WHAT THIS EXERCISE ASKS:
1. Can you edit the Reagan diaries article, beginning at "The Reagan Library" and stopping after "the Great Communicator.", so that "Great Communicator" is replaced with "Gipper"?
2. Does each statement below agree with the Reagan diaries article? Answer yes or no for each, quoting the deciding words. (a) The book was edited by Douglas Brinkley. (b) Nancy Reagan put all five of the diaries in a display case. (c) The diaries are described as the most detailed presidential record in American history.

PAGE EXTRACT:
——

God, family and country leap from the pages in the just-released diaries of President Reagan, but the cover-to-cover theme in Reagan's writings from the world stage is his wife, Nancy.
/ Source: The Associated Press

God, family and country leap from the pages in the just-released diaries of President Reagan, but the cover-to-cover theme in Reagan's writings from the world stage is his wife, Nancy.

The 784-page "The Reagan Diaries," edited by Douglas Brinkley, made its debut Monday at the Ronald Reagan Presidential Library, a day before the $35 book's national release. Nancy Reagan placed two of her late husband's five maroon, leather-bound diaries in a display case.

Reagan wrote diary notations each night for his eight years as one of the 20th century's most popular presidents, with the exception of a few days after he was shot by John Hinckley Jr. — "Getting shot hurts," he wrote.

On Jan. 19, 1989, Reagan wrote simply: "Tomorrow I stop being President."

The turbulent sweep of the White House years provides unvarnished details of acrimonious moments with his kids — "Insanity is hereditary you catch it from your kids" — optimism after meeting Soviet leader Mikhail Gorbachev (he refers to him as Gorby) and fears of war in the Middle East — "Sometimes I wonder if we are destined to witness Armageddon."

Reagan wrote of the 1986 explosion of the space shuttle Challenger ("A day we'll remember for the rest of our lives") and the 1981 assassination of Egyptian leader Anwar Sadat ("He was truly a great man, a kind man with warmth and humor.").

"Many times when books by historians or authors or journalists are out, it's their take. This is the president writing. No spin. No agenda," library executive director Duke Blackwood said.

Most detailed president?
The Reagan Library Foundation partnered with HarperCollins Publishers to print the diaries, described as the most detailed presidential record in American history. Few presidents since John Adams kept personal diaries, and the Reagan diaries certify the nation's 40th chief executive as one of the most prolific writers ever in the Oval Office.

The entries reveal a spare writing style that gives concise sensibility to the private thoughts of the man known as the Great Communicator.

——

INFORMATION GIVEN:

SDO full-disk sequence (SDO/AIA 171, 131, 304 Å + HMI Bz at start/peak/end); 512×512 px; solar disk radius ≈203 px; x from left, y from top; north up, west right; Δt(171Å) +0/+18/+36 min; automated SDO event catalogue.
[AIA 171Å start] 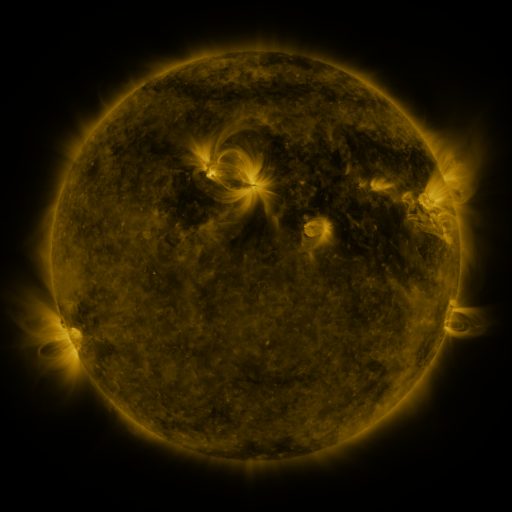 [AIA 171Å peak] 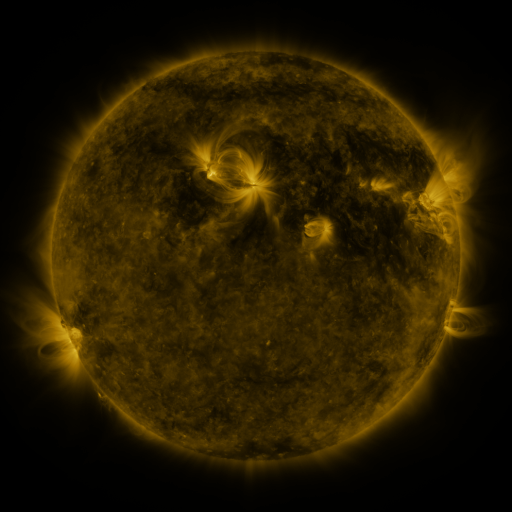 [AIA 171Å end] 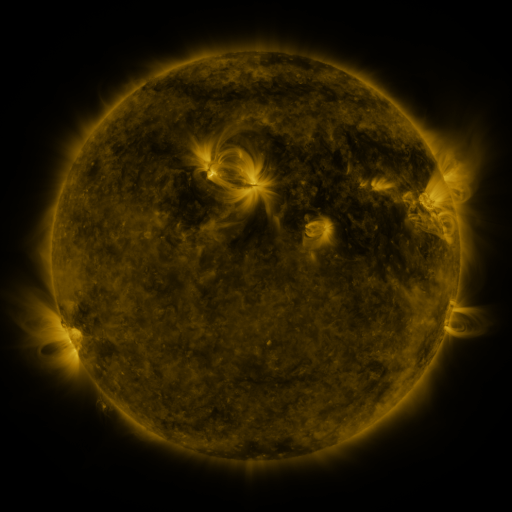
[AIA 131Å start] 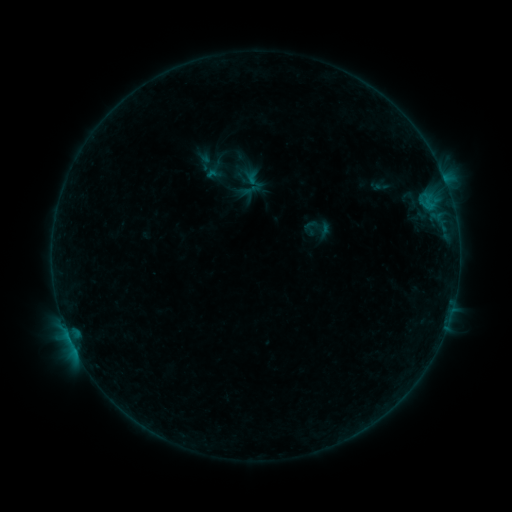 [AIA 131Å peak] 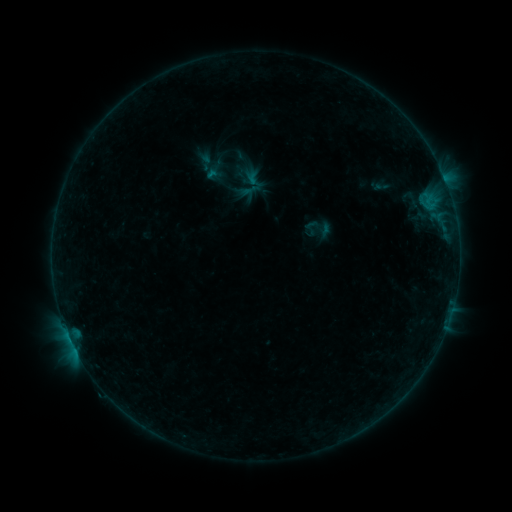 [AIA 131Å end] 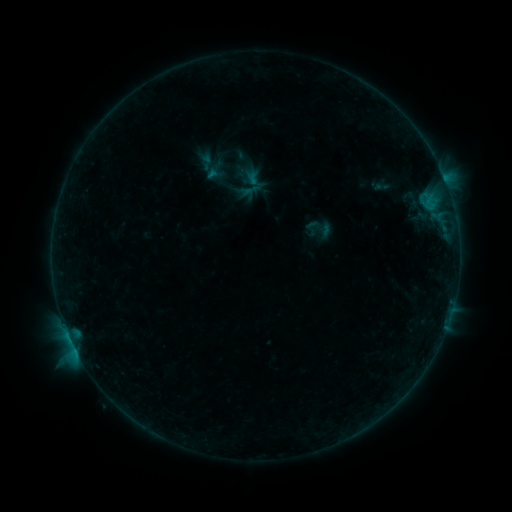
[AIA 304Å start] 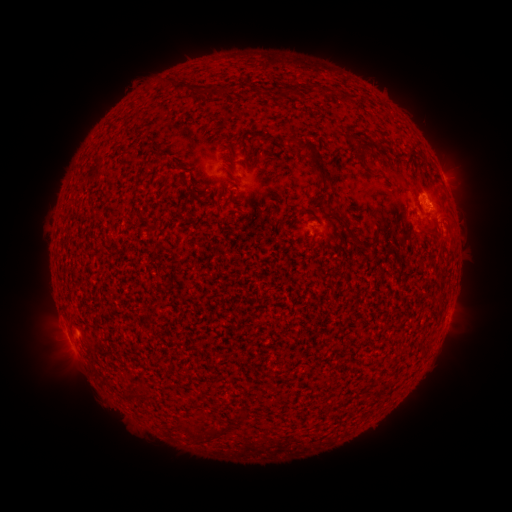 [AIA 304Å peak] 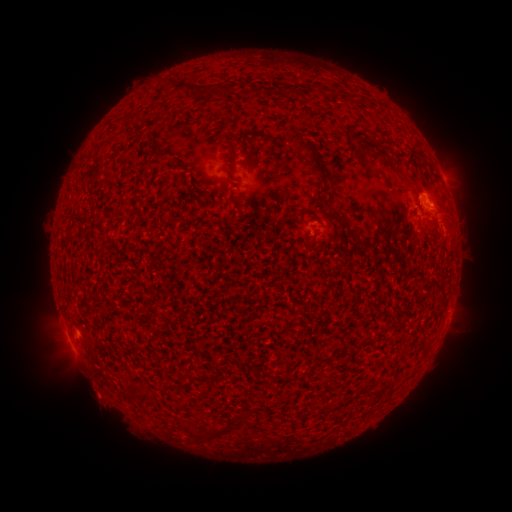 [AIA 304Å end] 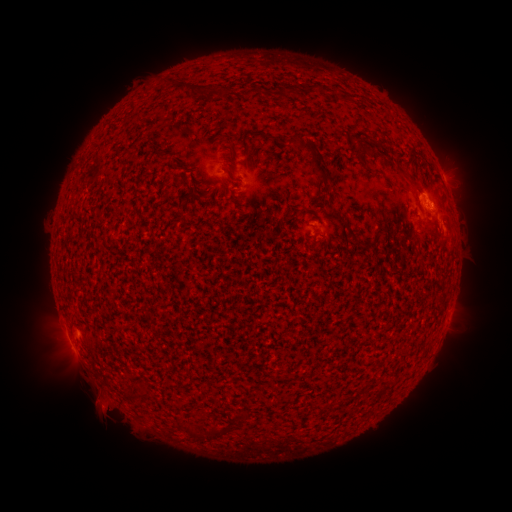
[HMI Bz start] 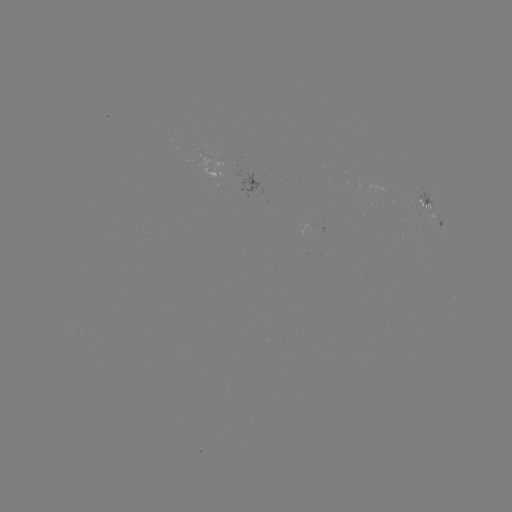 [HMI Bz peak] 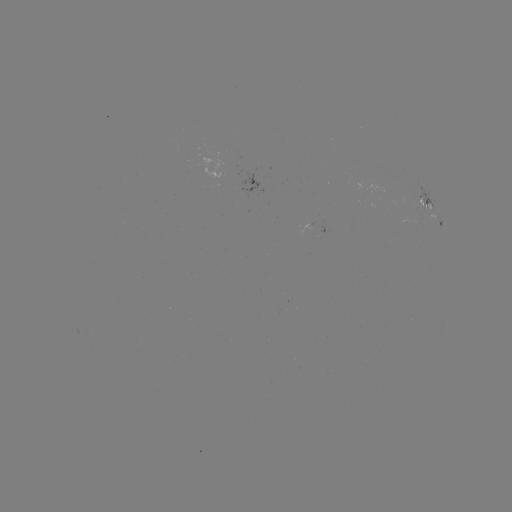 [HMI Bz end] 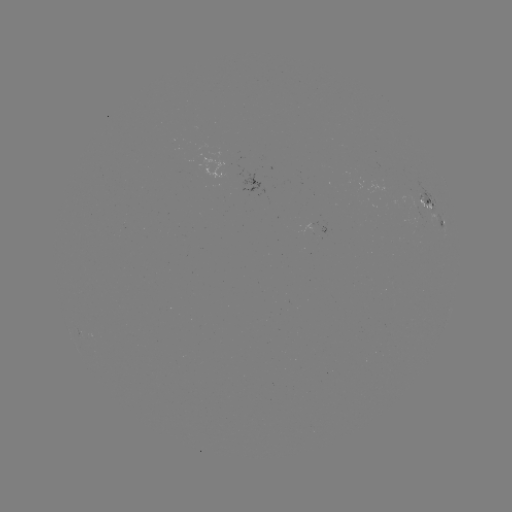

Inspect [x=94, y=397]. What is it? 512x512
eruption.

——

ANSWERS PROVIDED:
1.
The Reagan Library Foundation partnered with HarperCollins Publishers to print the diaries, described as the most detailed presidential record in American history. Few presidents since John Adams kept personal diaries, and the Reagan diaries certify the nation's 40th chief executive as one of the most prolific writers ever in the Oval Office.

The entries reveal a spare writing style that gives concise sensibility to the private thoughts of the man known as the Gipper.

2.
(a) Yes: "edited by Douglas Brinkley"
(b) No: "Nancy Reagan placed two of her late husband's five maroon, leather-bound diaries in a display case."
(c) Yes: "described as the most detailed presidential record in American history"